**Work to be completed**
Keeping every line intact, print the records that follow.

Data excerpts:
______________________________
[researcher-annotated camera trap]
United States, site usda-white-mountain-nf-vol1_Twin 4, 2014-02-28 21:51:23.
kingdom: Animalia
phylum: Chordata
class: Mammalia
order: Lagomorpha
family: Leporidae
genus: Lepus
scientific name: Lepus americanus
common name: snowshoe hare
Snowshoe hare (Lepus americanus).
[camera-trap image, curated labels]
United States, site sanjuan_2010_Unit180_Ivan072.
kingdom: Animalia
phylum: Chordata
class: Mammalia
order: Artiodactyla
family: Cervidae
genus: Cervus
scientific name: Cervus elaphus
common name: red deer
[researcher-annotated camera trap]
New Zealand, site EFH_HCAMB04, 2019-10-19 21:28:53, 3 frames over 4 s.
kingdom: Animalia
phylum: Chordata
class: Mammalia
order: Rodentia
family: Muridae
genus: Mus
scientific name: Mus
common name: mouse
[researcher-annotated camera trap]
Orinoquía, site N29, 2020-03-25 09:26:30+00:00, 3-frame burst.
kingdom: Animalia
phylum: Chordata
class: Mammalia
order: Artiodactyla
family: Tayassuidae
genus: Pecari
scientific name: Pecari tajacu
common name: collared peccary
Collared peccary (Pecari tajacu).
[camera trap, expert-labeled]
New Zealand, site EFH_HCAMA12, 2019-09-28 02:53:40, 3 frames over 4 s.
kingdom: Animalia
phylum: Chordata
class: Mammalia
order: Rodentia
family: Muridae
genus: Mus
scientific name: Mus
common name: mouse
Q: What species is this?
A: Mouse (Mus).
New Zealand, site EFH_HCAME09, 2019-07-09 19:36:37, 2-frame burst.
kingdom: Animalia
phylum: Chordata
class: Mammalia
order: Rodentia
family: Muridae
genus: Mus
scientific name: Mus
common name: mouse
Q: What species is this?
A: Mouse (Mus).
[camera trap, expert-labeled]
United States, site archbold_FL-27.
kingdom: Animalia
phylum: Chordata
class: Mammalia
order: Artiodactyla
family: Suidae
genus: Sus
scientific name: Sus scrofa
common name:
______________________________
**Your solution**
[researcher-annotated camera trap]
United States, site usda-white-mountain-nf-vol1_Twin 4, 2014-02-28 21:51:23.
kingdom: Animalia
phylum: Chordata
class: Mammalia
order: Lagomorpha
family: Leporidae
genus: Lepus
scientific name: Lepus americanus
common name: snowshoe hare
Snowshoe hare (Lepus americanus).
[camera-trap image, curated labels]
United States, site sanjuan_2010_Unit180_Ivan072.
kingdom: Animalia
phylum: Chordata
class: Mammalia
order: Artiodactyla
family: Cervidae
genus: Cervus
scientific name: Cervus elaphus
common name: red deer
[researcher-annotated camera trap]
New Zealand, site EFH_HCAMB04, 2019-10-19 21:28:53, 3 frames over 4 s.
kingdom: Animalia
phylum: Chordata
class: Mammalia
order: Rodentia
family: Muridae
genus: Mus
scientific name: Mus
common name: mouse
[researcher-annotated camera trap]
Orinoquía, site N29, 2020-03-25 09:26:30+00:00, 3-frame burst.
kingdom: Animalia
phylum: Chordata
class: Mammalia
order: Artiodactyla
family: Tayassuidae
genus: Pecari
scientific name: Pecari tajacu
common name: collared peccary
Collared peccary (Pecari tajacu).
[camera trap, expert-labeled]
New Zealand, site EFH_HCAMA12, 2019-09-28 02:53:40, 3 frames over 4 s.
kingdom: Animalia
phylum: Chordata
class: Mammalia
order: Rodentia
family: Muridae
genus: Mus
scientific name: Mus
common name: mouse
Q: What species is this?
A: Mouse (Mus).
New Zealand, site EFH_HCAME09, 2019-07-09 19:36:37, 2-frame burst.
kingdom: Animalia
phylum: Chordata
class: Mammalia
order: Rodentia
family: Muridae
genus: Mus
scientific name: Mus
common name: mouse
Q: What species is this?
A: Mouse (Mus).
[camera trap, expert-labeled]
United States, site archbold_FL-27.
kingdom: Animalia
phylum: Chordata
class: Mammalia
order: Artiodactyla
family: Suidae
genus: Sus
scientific name: Sus scrofa
common name:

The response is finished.